▶ _CONSIGNE_
Recopiez fidèlement le passage de la chronique sur le co-développement en Afrique qui commence par « Chronique- L’Afrique dit » et se poursuit jusqu'à « spécifiques du continent. » inclus.

▶ _EXTRAIT CITÉ_
· · · · · · ·

Chronique- L’Afrique dit oui au co-développement !

Le succès des partenariats sur l’énergie bas carbone et des nouveaux financements en Afrique dépendra d’une approche holistique qui intègre le transfert de technologie, le renforcement des capacités, la mobilisation de capitaux diversifiés (publics et privés), une gouvernance équitable. Derrière, il faut une véritable volonté de co-développement, axée sur les besoins et les opportunités spécifiques du continent.

L’Afrique, qui a un potentiel immense pour le développement de l’énergie bas carbone, peut grandement bénéficier de partenariats de co-développement. Cependant, la mise en œuvre effective de ces partenariats et la mobilisation des financements nécessitent des approches stratégiques et innovantes.

· · · · · · ·

▶ _JEU DE DONNÉES_
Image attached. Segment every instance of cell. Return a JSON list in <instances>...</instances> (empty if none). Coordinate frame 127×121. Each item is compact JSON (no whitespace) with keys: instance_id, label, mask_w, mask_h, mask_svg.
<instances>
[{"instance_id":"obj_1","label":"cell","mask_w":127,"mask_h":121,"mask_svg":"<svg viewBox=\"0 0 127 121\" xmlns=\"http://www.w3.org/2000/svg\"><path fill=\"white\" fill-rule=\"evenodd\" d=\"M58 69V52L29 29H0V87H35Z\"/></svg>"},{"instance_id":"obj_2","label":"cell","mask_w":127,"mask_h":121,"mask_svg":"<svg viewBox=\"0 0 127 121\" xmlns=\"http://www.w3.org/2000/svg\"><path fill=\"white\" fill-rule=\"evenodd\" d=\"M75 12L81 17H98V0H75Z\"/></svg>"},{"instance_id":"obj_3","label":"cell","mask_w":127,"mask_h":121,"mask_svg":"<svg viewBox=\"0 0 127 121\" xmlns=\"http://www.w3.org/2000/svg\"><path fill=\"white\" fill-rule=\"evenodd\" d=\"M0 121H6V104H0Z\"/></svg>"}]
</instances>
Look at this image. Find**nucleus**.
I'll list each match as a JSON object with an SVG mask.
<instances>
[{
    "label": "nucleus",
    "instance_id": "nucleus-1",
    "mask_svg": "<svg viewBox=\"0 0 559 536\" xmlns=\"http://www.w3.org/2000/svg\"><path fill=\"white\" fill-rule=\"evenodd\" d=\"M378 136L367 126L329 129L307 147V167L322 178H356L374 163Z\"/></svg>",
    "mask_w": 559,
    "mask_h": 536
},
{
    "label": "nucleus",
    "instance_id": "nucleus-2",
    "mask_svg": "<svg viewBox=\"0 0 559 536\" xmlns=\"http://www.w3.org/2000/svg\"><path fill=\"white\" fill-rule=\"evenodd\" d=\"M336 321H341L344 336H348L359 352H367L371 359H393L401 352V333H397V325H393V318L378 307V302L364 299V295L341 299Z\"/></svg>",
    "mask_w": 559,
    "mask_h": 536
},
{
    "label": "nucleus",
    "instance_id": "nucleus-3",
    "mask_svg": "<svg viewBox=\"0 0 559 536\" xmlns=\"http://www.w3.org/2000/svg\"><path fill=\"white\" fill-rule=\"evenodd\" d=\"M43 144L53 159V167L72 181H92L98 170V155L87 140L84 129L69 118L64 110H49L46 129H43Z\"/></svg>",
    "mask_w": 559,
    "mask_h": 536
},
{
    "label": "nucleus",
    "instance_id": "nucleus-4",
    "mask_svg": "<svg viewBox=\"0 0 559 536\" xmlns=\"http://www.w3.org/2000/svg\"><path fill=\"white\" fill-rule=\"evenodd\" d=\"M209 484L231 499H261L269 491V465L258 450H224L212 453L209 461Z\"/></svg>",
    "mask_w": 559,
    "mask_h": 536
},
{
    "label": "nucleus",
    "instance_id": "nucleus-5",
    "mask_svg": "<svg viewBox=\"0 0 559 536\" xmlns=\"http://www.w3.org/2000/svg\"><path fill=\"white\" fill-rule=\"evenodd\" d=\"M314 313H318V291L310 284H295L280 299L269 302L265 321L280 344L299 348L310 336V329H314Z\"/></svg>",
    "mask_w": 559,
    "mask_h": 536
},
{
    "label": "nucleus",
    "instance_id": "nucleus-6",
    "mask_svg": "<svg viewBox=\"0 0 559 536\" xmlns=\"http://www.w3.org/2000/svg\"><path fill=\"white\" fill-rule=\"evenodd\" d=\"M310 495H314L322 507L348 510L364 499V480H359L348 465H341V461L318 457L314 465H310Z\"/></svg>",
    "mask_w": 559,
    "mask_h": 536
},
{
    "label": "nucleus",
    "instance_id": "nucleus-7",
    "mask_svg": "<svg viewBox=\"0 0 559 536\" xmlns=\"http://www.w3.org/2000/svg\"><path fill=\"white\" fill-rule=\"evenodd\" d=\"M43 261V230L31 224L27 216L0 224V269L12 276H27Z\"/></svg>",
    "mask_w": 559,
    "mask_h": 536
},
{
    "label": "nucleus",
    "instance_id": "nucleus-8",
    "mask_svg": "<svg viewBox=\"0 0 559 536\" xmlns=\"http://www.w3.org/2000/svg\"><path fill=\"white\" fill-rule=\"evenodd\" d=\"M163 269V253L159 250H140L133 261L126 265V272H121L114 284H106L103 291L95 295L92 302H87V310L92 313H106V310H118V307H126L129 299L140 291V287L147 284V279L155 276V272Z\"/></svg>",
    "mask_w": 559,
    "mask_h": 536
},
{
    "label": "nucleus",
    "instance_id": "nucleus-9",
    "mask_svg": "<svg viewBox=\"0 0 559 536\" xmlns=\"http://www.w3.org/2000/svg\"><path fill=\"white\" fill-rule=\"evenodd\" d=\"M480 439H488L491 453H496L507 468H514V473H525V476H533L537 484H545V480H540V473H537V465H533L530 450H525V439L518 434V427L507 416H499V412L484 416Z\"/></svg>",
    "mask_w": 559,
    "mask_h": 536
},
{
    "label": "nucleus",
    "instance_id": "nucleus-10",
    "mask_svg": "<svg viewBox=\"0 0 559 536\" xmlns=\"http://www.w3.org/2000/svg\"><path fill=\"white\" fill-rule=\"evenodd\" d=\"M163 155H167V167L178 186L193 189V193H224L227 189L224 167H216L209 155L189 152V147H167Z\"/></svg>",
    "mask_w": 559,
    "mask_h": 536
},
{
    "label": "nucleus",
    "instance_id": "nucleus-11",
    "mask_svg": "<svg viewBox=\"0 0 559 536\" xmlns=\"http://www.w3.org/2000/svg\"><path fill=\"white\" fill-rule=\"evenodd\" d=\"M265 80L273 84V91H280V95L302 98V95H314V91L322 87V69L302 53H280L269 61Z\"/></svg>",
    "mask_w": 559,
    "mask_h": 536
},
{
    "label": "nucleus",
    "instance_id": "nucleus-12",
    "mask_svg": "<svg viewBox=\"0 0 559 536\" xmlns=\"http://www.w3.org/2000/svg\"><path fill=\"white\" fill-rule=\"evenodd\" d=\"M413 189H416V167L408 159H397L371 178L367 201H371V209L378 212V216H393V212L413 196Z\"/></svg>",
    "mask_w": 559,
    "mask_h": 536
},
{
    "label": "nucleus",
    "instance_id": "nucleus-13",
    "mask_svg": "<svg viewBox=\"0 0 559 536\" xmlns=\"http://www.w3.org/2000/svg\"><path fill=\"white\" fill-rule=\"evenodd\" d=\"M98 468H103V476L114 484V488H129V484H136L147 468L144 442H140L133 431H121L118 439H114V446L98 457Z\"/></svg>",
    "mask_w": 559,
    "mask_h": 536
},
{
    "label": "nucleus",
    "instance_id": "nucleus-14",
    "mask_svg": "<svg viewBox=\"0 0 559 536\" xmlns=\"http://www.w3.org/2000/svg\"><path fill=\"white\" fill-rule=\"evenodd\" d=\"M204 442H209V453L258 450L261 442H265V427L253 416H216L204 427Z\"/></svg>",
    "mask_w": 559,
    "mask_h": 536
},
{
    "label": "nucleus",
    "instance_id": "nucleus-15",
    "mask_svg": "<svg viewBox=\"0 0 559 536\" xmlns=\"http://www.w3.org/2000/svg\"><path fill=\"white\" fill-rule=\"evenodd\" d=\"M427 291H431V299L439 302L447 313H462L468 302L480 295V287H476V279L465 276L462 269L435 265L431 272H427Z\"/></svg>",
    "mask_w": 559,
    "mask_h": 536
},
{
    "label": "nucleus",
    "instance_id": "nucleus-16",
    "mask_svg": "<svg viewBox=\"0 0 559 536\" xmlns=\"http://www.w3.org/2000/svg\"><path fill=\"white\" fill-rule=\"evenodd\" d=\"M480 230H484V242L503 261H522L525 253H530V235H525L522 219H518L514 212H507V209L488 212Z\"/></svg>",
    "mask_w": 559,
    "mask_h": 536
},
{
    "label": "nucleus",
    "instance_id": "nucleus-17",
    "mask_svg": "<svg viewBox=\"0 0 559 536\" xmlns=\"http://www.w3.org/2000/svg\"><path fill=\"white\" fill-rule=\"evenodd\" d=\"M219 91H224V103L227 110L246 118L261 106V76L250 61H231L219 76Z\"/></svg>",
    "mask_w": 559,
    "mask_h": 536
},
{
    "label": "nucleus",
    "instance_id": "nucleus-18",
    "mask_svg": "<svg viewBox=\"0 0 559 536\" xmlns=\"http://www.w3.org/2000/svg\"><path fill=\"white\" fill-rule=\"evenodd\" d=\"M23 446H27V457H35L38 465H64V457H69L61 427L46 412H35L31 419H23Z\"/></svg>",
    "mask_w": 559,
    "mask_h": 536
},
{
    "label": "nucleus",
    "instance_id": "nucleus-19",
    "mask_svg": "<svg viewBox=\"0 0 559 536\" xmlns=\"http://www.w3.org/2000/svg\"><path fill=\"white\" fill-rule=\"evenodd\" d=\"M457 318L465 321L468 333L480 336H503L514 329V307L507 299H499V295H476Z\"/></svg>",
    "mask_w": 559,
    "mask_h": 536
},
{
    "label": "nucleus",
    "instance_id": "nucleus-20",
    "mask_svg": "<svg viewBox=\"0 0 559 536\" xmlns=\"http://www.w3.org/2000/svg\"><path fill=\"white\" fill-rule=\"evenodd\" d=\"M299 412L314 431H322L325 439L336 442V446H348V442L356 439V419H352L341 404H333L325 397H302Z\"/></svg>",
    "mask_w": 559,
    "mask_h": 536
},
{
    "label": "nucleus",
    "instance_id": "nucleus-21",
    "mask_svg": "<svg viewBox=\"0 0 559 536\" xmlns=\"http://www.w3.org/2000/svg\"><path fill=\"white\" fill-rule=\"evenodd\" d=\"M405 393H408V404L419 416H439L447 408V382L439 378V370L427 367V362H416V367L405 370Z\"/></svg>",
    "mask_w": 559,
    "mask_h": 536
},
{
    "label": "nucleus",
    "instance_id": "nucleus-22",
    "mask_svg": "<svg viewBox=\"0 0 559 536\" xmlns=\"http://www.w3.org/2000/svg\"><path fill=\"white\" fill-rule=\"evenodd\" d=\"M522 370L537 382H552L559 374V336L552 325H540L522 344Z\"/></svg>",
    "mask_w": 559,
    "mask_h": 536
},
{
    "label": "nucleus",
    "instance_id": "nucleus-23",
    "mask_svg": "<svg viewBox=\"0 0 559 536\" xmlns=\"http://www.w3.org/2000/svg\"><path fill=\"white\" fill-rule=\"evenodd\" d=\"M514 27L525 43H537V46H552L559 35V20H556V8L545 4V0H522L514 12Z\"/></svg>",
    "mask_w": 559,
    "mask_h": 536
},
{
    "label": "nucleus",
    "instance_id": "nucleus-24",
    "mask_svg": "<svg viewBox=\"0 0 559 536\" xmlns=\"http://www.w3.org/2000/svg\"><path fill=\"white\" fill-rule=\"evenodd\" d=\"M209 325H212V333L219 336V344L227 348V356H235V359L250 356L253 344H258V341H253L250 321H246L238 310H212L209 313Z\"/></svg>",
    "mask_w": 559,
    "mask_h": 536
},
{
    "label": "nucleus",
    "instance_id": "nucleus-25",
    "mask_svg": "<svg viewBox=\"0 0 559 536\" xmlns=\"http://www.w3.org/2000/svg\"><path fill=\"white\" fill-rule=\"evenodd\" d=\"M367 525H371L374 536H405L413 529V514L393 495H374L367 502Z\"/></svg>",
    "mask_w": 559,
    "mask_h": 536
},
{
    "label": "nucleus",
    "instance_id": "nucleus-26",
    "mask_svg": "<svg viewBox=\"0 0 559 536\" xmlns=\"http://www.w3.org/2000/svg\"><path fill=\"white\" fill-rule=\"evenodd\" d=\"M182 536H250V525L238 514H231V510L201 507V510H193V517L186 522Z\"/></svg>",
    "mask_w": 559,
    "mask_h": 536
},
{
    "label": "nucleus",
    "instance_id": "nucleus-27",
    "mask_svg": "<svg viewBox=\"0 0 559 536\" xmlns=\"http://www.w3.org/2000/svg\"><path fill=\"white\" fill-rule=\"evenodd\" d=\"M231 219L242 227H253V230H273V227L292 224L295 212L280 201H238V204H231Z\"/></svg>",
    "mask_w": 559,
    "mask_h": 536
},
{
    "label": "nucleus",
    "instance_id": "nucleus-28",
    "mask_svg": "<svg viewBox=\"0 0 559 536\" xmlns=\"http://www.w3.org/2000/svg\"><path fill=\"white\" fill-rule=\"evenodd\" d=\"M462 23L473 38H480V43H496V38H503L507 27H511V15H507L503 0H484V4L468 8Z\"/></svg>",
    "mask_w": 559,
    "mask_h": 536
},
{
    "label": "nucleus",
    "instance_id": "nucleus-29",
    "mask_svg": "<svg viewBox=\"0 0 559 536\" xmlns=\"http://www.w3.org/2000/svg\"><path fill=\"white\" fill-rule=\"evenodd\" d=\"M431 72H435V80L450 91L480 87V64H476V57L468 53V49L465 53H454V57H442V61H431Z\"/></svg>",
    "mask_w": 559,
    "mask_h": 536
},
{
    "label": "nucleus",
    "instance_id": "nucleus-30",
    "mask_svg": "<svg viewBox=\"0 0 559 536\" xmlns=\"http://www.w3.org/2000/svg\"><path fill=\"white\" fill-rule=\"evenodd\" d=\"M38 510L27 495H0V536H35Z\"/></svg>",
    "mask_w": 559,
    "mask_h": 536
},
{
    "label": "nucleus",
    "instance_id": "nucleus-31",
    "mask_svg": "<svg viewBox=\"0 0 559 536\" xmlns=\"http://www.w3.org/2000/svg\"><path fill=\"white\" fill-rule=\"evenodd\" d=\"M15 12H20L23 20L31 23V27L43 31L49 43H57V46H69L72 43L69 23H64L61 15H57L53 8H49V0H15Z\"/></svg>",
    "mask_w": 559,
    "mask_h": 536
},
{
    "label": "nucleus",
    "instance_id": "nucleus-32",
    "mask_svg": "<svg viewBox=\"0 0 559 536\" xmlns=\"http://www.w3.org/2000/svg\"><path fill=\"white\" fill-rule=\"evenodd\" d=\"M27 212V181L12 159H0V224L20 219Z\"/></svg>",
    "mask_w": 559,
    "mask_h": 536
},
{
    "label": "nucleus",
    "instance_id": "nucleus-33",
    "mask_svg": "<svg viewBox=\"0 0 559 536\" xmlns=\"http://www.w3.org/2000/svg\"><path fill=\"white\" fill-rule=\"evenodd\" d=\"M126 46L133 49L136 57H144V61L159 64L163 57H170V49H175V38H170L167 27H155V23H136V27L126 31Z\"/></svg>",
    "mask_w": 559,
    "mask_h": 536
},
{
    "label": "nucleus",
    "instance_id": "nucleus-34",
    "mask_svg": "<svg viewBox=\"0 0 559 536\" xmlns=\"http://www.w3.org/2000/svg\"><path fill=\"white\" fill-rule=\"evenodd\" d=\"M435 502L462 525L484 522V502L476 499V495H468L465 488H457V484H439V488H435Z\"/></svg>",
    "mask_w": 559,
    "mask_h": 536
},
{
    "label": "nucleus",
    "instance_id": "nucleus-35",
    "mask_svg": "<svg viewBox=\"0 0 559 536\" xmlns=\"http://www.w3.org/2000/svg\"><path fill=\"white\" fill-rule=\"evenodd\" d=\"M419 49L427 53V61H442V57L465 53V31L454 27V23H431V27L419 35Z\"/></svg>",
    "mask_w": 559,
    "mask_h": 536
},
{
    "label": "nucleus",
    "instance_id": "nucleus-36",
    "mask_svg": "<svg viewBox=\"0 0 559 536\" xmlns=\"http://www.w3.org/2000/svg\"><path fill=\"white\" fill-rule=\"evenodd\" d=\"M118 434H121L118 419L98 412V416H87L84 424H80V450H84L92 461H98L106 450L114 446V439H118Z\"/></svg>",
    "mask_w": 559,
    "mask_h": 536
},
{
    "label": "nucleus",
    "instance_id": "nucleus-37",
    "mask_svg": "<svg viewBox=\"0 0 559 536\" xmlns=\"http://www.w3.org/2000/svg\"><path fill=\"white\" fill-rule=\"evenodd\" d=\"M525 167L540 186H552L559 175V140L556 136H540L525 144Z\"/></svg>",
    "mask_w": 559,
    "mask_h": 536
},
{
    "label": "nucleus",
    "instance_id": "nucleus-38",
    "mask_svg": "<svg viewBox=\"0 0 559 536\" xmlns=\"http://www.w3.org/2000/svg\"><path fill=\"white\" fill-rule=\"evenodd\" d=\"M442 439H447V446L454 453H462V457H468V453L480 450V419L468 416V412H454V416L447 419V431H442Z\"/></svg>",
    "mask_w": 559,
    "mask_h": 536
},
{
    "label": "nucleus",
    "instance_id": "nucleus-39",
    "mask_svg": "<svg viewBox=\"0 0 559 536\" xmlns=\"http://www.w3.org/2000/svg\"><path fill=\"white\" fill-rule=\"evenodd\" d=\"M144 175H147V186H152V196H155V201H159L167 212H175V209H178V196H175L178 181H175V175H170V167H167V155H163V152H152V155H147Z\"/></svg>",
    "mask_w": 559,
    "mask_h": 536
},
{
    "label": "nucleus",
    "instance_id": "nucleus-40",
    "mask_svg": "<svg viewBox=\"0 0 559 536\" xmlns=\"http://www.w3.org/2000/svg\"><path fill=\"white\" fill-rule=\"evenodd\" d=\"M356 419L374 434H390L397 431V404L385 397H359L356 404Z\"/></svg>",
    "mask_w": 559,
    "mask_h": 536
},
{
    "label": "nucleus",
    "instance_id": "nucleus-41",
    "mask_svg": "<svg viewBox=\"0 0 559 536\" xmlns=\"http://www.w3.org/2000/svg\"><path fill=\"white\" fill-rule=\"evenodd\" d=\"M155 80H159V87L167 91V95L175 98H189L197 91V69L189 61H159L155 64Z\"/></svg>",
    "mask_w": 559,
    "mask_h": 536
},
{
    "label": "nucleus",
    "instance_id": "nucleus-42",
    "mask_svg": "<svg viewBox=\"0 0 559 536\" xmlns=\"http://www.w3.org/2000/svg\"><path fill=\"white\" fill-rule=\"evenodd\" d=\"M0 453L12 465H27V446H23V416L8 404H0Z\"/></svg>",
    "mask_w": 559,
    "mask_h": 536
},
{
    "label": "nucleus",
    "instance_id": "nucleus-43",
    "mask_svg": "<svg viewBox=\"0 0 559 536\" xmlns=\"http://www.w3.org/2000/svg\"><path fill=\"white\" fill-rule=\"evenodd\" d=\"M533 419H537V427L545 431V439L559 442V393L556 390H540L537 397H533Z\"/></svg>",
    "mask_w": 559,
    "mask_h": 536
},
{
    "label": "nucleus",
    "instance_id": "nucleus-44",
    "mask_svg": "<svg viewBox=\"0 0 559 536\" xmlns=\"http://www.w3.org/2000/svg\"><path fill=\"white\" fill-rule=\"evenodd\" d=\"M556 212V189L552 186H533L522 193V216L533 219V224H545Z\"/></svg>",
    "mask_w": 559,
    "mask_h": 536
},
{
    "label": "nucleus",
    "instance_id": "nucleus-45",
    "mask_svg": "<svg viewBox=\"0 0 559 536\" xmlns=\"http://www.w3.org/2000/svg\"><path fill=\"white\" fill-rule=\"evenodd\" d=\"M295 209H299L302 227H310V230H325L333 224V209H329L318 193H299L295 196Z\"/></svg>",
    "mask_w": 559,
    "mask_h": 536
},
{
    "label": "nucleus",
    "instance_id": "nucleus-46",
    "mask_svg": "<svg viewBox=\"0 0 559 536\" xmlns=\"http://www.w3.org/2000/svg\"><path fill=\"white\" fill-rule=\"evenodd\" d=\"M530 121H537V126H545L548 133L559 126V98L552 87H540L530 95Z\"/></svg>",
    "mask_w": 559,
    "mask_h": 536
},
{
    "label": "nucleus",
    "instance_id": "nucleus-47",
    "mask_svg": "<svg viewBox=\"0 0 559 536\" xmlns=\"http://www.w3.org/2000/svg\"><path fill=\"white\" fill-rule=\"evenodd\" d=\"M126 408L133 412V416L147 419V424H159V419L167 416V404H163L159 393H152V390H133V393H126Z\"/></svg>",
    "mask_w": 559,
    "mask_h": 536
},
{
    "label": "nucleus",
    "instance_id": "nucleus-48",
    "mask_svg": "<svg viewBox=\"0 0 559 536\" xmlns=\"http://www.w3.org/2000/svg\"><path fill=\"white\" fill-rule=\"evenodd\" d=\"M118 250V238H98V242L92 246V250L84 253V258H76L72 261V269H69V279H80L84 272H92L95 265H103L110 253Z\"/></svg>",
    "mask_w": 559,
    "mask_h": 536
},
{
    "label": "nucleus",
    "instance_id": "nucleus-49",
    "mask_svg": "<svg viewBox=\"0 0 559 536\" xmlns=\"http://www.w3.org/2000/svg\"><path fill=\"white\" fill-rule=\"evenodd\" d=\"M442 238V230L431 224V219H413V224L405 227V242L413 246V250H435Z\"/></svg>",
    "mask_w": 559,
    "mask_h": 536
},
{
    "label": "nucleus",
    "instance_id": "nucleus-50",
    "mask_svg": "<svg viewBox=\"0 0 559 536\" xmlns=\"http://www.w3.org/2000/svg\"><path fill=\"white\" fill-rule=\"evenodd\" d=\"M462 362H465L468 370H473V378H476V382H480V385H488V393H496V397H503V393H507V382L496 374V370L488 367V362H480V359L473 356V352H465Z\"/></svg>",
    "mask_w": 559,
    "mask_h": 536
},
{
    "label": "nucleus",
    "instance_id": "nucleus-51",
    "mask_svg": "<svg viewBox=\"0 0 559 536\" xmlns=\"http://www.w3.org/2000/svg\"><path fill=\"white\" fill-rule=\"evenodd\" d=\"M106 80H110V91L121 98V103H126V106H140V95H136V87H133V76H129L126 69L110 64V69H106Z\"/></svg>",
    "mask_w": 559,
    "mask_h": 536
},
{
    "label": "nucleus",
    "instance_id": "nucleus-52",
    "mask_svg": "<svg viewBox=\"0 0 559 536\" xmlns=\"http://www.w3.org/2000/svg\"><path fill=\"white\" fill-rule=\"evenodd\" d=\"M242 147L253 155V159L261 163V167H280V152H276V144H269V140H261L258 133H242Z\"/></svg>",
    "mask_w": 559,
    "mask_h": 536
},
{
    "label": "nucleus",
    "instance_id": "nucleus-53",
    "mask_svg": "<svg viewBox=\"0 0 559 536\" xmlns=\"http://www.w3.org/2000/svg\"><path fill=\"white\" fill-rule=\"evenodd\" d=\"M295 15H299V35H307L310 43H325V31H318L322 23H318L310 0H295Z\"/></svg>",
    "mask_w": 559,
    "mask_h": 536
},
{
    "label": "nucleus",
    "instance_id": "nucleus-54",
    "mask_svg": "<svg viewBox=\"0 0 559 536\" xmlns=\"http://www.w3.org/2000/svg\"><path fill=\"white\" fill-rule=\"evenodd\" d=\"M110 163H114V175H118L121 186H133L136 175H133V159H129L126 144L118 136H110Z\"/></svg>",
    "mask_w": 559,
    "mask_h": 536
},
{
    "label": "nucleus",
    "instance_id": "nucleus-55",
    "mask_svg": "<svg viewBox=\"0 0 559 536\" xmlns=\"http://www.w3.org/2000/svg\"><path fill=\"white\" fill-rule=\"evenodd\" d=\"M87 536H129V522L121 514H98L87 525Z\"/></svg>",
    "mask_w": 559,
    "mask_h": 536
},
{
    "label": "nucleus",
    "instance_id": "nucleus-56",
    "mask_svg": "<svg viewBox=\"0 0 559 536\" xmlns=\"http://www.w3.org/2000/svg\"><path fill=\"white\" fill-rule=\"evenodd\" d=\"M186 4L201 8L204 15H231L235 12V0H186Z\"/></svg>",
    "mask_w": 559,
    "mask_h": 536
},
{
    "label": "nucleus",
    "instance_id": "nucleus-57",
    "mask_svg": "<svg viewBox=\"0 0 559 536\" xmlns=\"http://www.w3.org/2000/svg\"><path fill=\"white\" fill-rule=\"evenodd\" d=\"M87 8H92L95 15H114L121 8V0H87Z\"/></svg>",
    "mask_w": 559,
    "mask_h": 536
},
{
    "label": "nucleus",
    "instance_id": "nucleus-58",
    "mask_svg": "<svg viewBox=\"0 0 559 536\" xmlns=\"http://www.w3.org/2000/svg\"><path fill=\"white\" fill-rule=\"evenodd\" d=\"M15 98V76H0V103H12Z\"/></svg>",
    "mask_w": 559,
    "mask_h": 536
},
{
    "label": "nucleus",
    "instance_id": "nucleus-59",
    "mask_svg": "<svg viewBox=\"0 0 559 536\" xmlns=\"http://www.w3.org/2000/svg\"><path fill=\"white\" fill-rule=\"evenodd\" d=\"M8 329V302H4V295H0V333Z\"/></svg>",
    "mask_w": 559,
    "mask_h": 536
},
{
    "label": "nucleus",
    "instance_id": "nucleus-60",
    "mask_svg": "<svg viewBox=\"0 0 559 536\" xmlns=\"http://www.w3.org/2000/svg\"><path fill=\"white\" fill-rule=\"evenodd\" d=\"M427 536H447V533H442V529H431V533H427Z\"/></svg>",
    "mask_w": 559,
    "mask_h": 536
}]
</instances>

· · · · · · ·

▶ _CORRIGÉ_
Chronique- L’Afrique dit oui au co-développement !

Le succès des partenariats sur l’énergie bas carbone et des nouveaux financements en Afrique dépendra d’une approche holistique qui intègre le transfert de technologie, le renforcement des capacités, la mobilisation de capitaux diversifiés (publics et privés), une gouvernance équitable. Derrière, il faut une véritable volonté de co-développement, axée sur les besoins et les opportunités spécifiques du continent.